This is a list of 5 dimensions that will result in 6 SQL columns. This example was extracted from examples/GABradescoSegurosToDB.py. See this file for more information.

  • title - The SQL target column name
  • name - Google Analytics dimension name
  • type - If defined, provides a hint for the class on how to transform and optimize this data. Currently supported datetime and int.
  • synccursor - If True, this database columns will be checked to determine since when data must be grabbed from GA. Usually it is a datetime column.
  • key - If True, this is one of the dimensions that composes a single unique row. Usually you'll have several key dimensions.
  • keeporiginal - Transform data but keep original in an *_org column.
  • transform - A custom function that will be called to transform original data into something new. This function gets a Pandas DataFrame and the dimension structure as parameters to operate.
  • transformspawncolumns - Tells the class and this specific transform function of this example that this dimension must be split into new columns with these names (2 in this case).
  • transformparams - An object with information relevant to the trnsform function.

9. Use a GA View configured with UTC timezone

To avoid time inconsistencies, the module always converts and stores time as UTC in the database. But GA documentation is unclear about how they handle time in days entering and leaving Daylight Savings Time.

So the best practice here is to create a View configured with UTC as its timezone. This way time is ensured to be always linear. Not to mention that no timezone conversion will be needed.

10. Run regularly with CRON

Once configured, easiest way to use it is with a crontab. I have this on my crontab:

30 */2 * * * cd ~/bin && ./etl.py

Which will run a sync every 2 hours plus 30 minutes. Change it to @hourly to get more recent updates.

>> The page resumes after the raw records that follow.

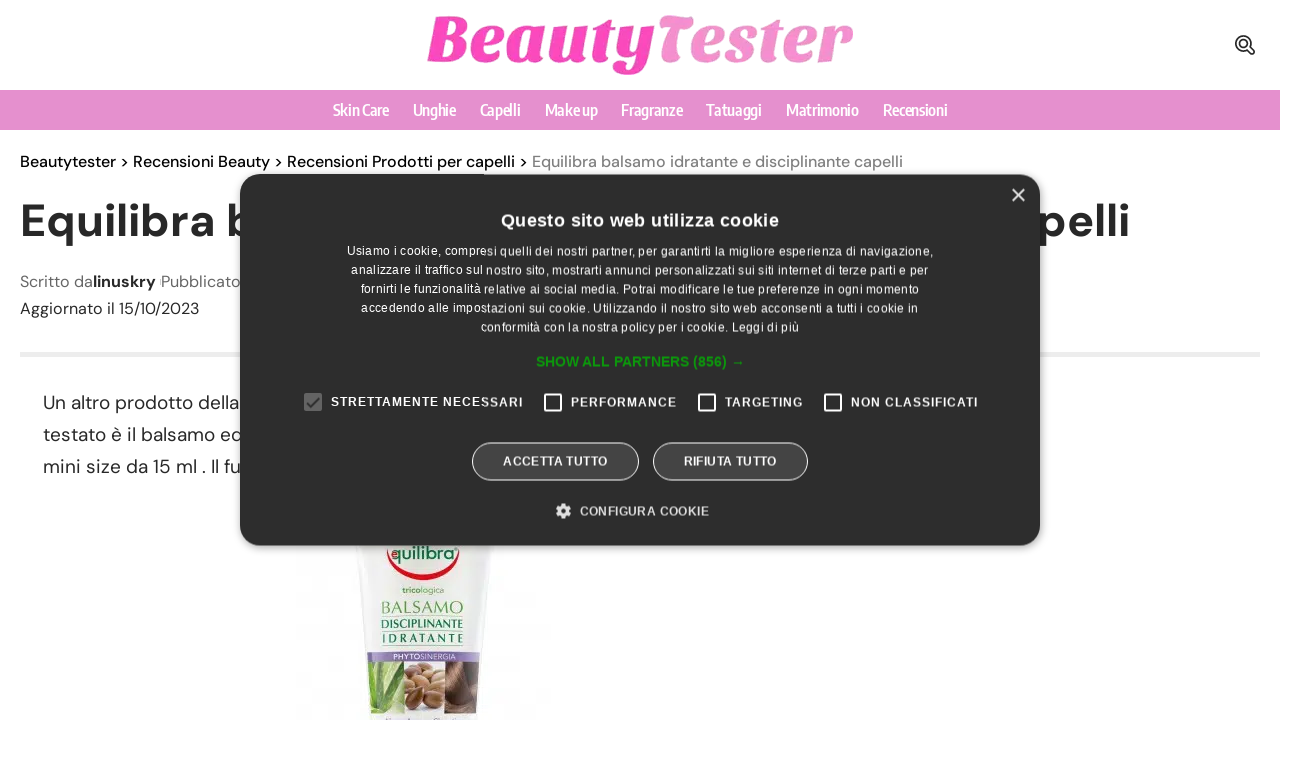

--- FILE ---
content_type: text/html; charset=utf-8
request_url: https://www.google.com/recaptcha/api2/aframe
body_size: 267
content:
<!DOCTYPE HTML><html><head><meta http-equiv="content-type" content="text/html; charset=UTF-8"></head><body><script nonce="X0M-4u9wKvSt5WvSMOiKbQ">/** Anti-fraud and anti-abuse applications only. See google.com/recaptcha */ try{var clients={'sodar':'https://pagead2.googlesyndication.com/pagead/sodar?'};window.addEventListener("message",function(a){try{if(a.source===window.parent){var b=JSON.parse(a.data);var c=clients[b['id']];if(c){var d=document.createElement('img');d.src=c+b['params']+'&rc='+(localStorage.getItem("rc::a")?sessionStorage.getItem("rc::b"):"");window.document.body.appendChild(d);sessionStorage.setItem("rc::e",parseInt(sessionStorage.getItem("rc::e")||0)+1);localStorage.setItem("rc::h",'1768107059558');}}}catch(b){}});window.parent.postMessage("_grecaptcha_ready", "*");}catch(b){}</script></body></html>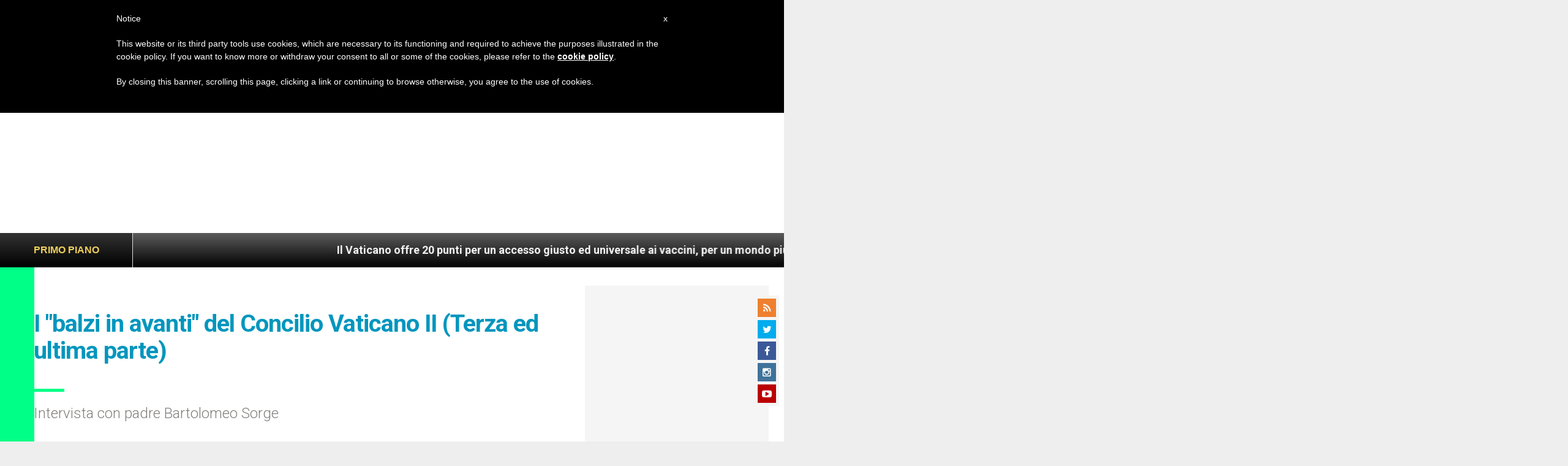

--- FILE ---
content_type: text/html; charset=utf-8
request_url: https://www.google.com/recaptcha/api2/aframe
body_size: 265
content:
<!DOCTYPE HTML><html><head><meta http-equiv="content-type" content="text/html; charset=UTF-8"></head><body><script nonce="g3UV4GhxgDpVoHe5bbtBhA">/** Anti-fraud and anti-abuse applications only. See google.com/recaptcha */ try{var clients={'sodar':'https://pagead2.googlesyndication.com/pagead/sodar?'};window.addEventListener("message",function(a){try{if(a.source===window.parent){var b=JSON.parse(a.data);var c=clients[b['id']];if(c){var d=document.createElement('img');d.src=c+b['params']+'&rc='+(localStorage.getItem("rc::a")?sessionStorage.getItem("rc::b"):"");window.document.body.appendChild(d);sessionStorage.setItem("rc::e",parseInt(sessionStorage.getItem("rc::e")||0)+1);localStorage.setItem("rc::h",'1768573188650');}}}catch(b){}});window.parent.postMessage("_grecaptcha_ready", "*");}catch(b){}</script></body></html>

Prepare Google Analytics for optimal ETLs

Google Analytics as a UI uses some private unaccessible data to make all its data meaningful. In the API or custom reports level we don't have some very important control data to glue together all dimensions that we can extract.

For example, GA time precision is as bad as 1 minute. So in one single minute you may have many different actions from one single user and you won't even know in which order the user did it. Other limitations are lack of information about session ID, client ID and user ID, all things that help uniquely identify a hit.

To overcome this limitations, create the following custom dimensions in your GA. The code below is just algorithmic ideas that must be executed in the user's browser, you'll have to convert it to real code. For example, the hash() function in my examples is anything in the user browser capable of generating a unique {hex|base64|b85} digest. You may want to use SHA-256 impementation of SubtleCrypto.digest() available on most modern browsers. SHA-3 or SHAKE would be smaller and more efficient, but only SHA-256 is apparently widely implemented right now. And wherever you go here, do not use SHA-1.

Custom dimension ClientID

(reference)

ClientID = ga.clientID

Custom dimension UserID

Maybe you'll want UserID to be simply your BusinessUserID, or maybe you want to differentiate same user across different devices. I prefer second option.

UserID = hash(BusinessUserID + ClientID)

Custom dimension SessionID

if (user_just_logged_in == true) {
    SessionID = hash(UserID + Date.now());
    ga.setNewSession()
}

Custom dimension SequenceID

This is just a sequential number, doesn't have to be a unique identifier as the others, thats why its just browser's time as an integer. But compound key (SessionID, SequenceID) is globaly unique.

SequenceID = Date.now()    /* milliseconds resolution */

Custom dimension HitID

Something to identify uniquelly and globaly a single user action

HitID = hash(SessionID + Date.now())